> **Brano scelto**
Questi esempi ci rivelano l’ampia strumentazione a disposizione dei canali
comunicativi: usano spazio e tempo, si servono delle forme corporee originate da
tutte le modalità sensoriali e dalla sensitività incarnata, come vedremo, ed espressa
coi movimenti di ogni parte dell’intero corpo e da tutti i comportamenti che facciamo.
Per esempio mi viene in mente una risata fatta con una paziente da una collega e
quello era un modo per indicare un superamento di un problema di soggezione e
ancora un collega che disdisse ben tre appuntamenti per dire coi fatti quanto avesse a
cuore lo sconforto di una paziente ed infine l’uso della voce così ben descritto come
Echo System in un caso di Velleda Ceccoli.
La nostra formazione psicoanalitica ci ha reso sensibili al linguaggio umano ed alle sue
forme, sappiamo che non solo è chiaro e semplice, ma anche che lavora nel confuso
per trovare le parole giuste da comunicare, che potremmo chiamare il “processo di
svelamento dell’intenzione”.

> **Lavoro da svolgere**
**A.** Nel brano sulla comunicazione, da che cosa deriva la sensibilità al linguaggio umano e alle sue forme di cui parla chi scrive? Spiegalo in una o due frasi.
**B.** Cita dal brano sulla comunicazione il tratto che va da "Per esempio mi" fino a "di Velleda Ceccoli.".
Le voci riportate più avanti non sono necessarie.

> **Materiale**
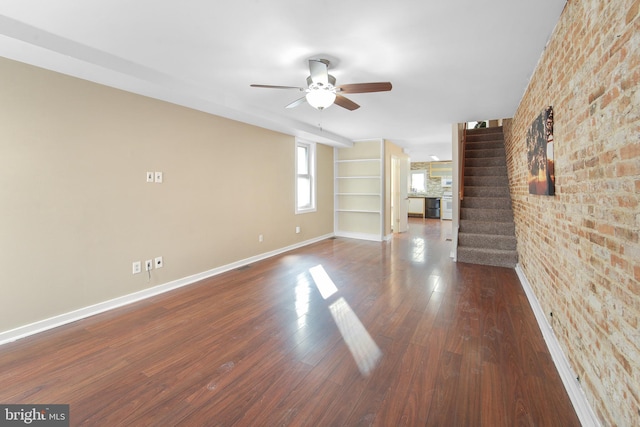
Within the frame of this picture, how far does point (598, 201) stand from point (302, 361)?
198cm

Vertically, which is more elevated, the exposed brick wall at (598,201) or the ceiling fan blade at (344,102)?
the ceiling fan blade at (344,102)

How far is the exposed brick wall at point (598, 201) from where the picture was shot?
110cm

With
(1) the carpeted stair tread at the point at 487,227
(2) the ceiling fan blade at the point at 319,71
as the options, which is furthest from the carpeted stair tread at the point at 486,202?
(2) the ceiling fan blade at the point at 319,71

> **Risposte in ordine**
**A.** Deriva dalla formazione psicoanalitica di chi scrive, che lo ha reso sensibile al linguaggio umano e alle sue forme.

**B.**
Per esempio mi viene in mente una risata fatta con una paziente da una collega e
quello era un modo per indicare un superamento di un problema di soggezione e
ancora un collega che disdisse ben tre appuntamenti per dire coi fatti quanto avesse a
cuore lo sconforto di una paziente ed infine l’uso della voce così ben descritto come
Echo System in un caso di Velleda Ceccoli.